= Pulluvila =

Village in Thiruvananthapuram district of Kerala state, India

Pulluvila is a village between Kovalam and Poovar in Thiruvananthapuram district of Kerala state, India. It is hardly 7 km away from the Vizhinjam Port. The main occupation of this village is fishing. More than 80% of the people belong to the Latin Catholic Mukkuva community. This village is also well known in beach football. Many sports talented persons are rising from this village. And well known in religious harmony. Christians, Muslims, Hindus all are living together in peace. Main attraction is the Christian St. Jacob Forane Church.

== Community centers ==
Beaches are the common and favourite community center for the locals in the village. Most of the villagers spend their evenings at the beaches which are also used for playing football every evening by the local children of the village. Other community centers are;

- St. Jacob's Community Hall, Pulluvila
- Madonna Hall, Kochupally
- Tsunami Market, Valiyapally
- Kochupally Market, Pulluvila
- SA Theatre, Pulluvila
- 2685

== Sports ==
Pulluvila is a land of sports stars like many other coastal villages in Thiruvananthapuram. If Pozhiyoor known for footballers Pulluvila known for all kind of sports and athletics. Indian Cricketer Sanju Samson, Olympian Alex Antony, Footballer Bijoy Varghese are some of the notable people from the village. Apart from them many footballers plays for different ISL, I-League, KPL teams. Not just boys, many girls are also part of state and national teams of rugby, football, etc,. Like football many boys play volleyball and participate to local tournaments.

Many Sports and Arts clubs boost youngsters to achieve their goals at sports. Some of the active sports and arts clubs are;

- Jaihind Sports and Arts Club, Pulluvila
- Friends Sports and Arts Club, Pulluvila
- Kalasagar Sports and Arts Club, Pulluvila
- St. Peter's Sports and Arts Club, Kochupally
- St. Jacob's Sports and Arts Club, Valiyapally
- Swaraj Sports and Arts Club, Pulluvila
- Brothers Sports and Arts Club, Pulluvila
- Galaxy Sports and Arts Club, Pulluvila

Pulluvila is also gifted with many beach football grounds. Leo XIII School ground is a common Sports area to practice any games.

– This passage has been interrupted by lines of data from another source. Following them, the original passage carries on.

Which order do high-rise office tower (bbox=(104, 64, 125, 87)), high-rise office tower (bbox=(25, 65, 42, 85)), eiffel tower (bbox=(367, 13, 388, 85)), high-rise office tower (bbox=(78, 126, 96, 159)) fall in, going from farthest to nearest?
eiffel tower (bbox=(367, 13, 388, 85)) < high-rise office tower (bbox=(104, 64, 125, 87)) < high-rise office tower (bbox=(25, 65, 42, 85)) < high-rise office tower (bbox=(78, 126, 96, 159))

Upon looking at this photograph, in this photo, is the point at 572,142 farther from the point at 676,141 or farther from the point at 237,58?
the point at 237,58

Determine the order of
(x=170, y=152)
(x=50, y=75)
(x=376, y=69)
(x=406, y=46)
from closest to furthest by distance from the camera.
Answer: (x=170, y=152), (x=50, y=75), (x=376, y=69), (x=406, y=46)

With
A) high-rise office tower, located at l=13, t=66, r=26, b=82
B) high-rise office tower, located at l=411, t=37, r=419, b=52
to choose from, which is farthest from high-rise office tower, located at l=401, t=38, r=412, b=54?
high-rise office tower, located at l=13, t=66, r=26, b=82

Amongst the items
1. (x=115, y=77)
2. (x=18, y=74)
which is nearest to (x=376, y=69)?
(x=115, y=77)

List of the mud grounds at Pulluvila;

- Leo XIII School Ground
- St. Peter's Stadium
- Jaihind Stadium
- Friends Club 5's Ground
- Swaraj Mud Ground
- Kalasagar Ground

== Libraries ==
Jaihind Library is the oldest library in Pulluvila. A Sports and Arts club also works along with the library from the beginning. And many footballers has risen from the club and been part of the various santhosh trophy teams. Apart from that a Vanita library called Friends Vanitha Library and Kalasagar Library are also situated in the village. During the Covid-19 pandemic period, which was serious in Pulluvila, these libraries helped the local student in their studies through becoming community study centers.

== Healthcare centers ==

- Pulluvila CHC
- Brother's Hospital, Pulluvila
- St. Joseph Hospital, Kochupally
- Swastika Homeopathic Medical Centre, Pulluvila

== Religious institutions ==

- St. Jacob's Forane Church, Pulluvila
- St. Peter's Catholic Church, Kochupally
- Keezhathil Mudippura Temple, Pulluvila
- Malankara Catholic Church, Pulluvila
- Jum-a-musjid, Pulluvila
- St. Francis Xavier's Church, Vellelunbu
- Sree Mathru Devi Temple, Pulluvila
- Deepa Sadan Convent, Pulluvila
- Madona Bhavan, Kochupally
- St. Jude's Convent, Pulluvila
- St. Nicholas' Church, Puthiyathura is part of Pulluvila parish

== Educational institutions ==

- Leo XIII HSS Pulluvila
- St. Mary's LPS Pulluvila
- Children's Palace, Kindergarten, Kochupally
- St. Jude English Medium Nursery, Pulluvila
- New Balabhavan Nursery, Pulluvila
- Govt. Muhammadan LPS Pulluvila

==Notable people==
- Sanju Samson, Cricketer and Chennai Super Kings cricketer
- Bijoy Varghese, Footballer, plays for Kerala Blasters
- Alex Antony, Indian Olympian (Athlete)

==Administration==
Pulluvila is part of Neyyattinkara Taluk in Thiruvananthapuram district. It comes under Karumkulam Panchayath.

==Access==
Pulluvila is 27 km from Thiruvananthapuram, 10 km from Neyyattinkara and 50 km from Nagercoil.

==Post office==
Pulluvila village has a post office and the postal code is 695526.